## DATA LISTING
__________________________________________________

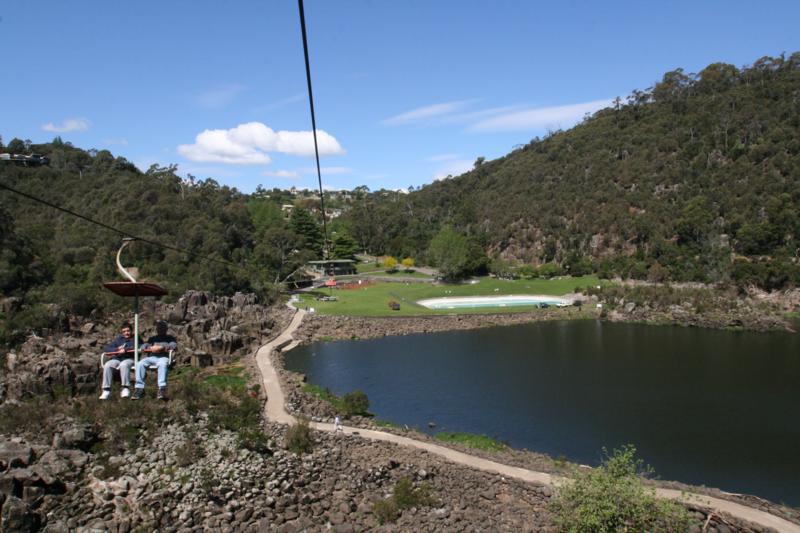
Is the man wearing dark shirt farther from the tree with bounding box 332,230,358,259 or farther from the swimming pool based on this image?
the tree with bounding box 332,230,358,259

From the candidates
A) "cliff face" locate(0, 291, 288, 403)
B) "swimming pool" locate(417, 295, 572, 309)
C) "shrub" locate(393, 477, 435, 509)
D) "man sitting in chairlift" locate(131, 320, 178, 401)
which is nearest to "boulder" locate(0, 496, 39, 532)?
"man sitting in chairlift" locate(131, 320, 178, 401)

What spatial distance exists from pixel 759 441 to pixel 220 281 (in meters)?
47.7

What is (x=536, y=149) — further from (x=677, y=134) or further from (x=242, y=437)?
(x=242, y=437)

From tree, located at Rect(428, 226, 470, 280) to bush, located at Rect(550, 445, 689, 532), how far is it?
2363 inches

__________________________________________________

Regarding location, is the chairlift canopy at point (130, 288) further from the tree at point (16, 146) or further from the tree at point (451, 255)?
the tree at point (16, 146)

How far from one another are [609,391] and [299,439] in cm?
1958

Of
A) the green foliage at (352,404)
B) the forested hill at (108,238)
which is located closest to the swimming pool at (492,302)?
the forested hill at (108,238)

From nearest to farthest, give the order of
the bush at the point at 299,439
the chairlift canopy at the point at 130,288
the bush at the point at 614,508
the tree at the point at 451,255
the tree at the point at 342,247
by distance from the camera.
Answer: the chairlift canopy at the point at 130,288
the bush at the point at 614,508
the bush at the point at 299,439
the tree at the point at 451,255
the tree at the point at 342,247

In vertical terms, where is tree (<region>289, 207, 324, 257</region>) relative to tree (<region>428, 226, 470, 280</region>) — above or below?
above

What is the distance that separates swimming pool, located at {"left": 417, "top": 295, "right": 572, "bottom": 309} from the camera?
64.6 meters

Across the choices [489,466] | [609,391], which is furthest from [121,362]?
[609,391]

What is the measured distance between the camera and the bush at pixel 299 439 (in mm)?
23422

__________________________________________________

## REQUEST
Copy the records above word for word, from the line containing "From tree, located" through the line containing "2363 inches", including both of those lines.

## ANSWER TO THIS PROBLEM
From tree, located at Rect(428, 226, 470, 280) to bush, located at Rect(550, 445, 689, 532), how far is it?
2363 inches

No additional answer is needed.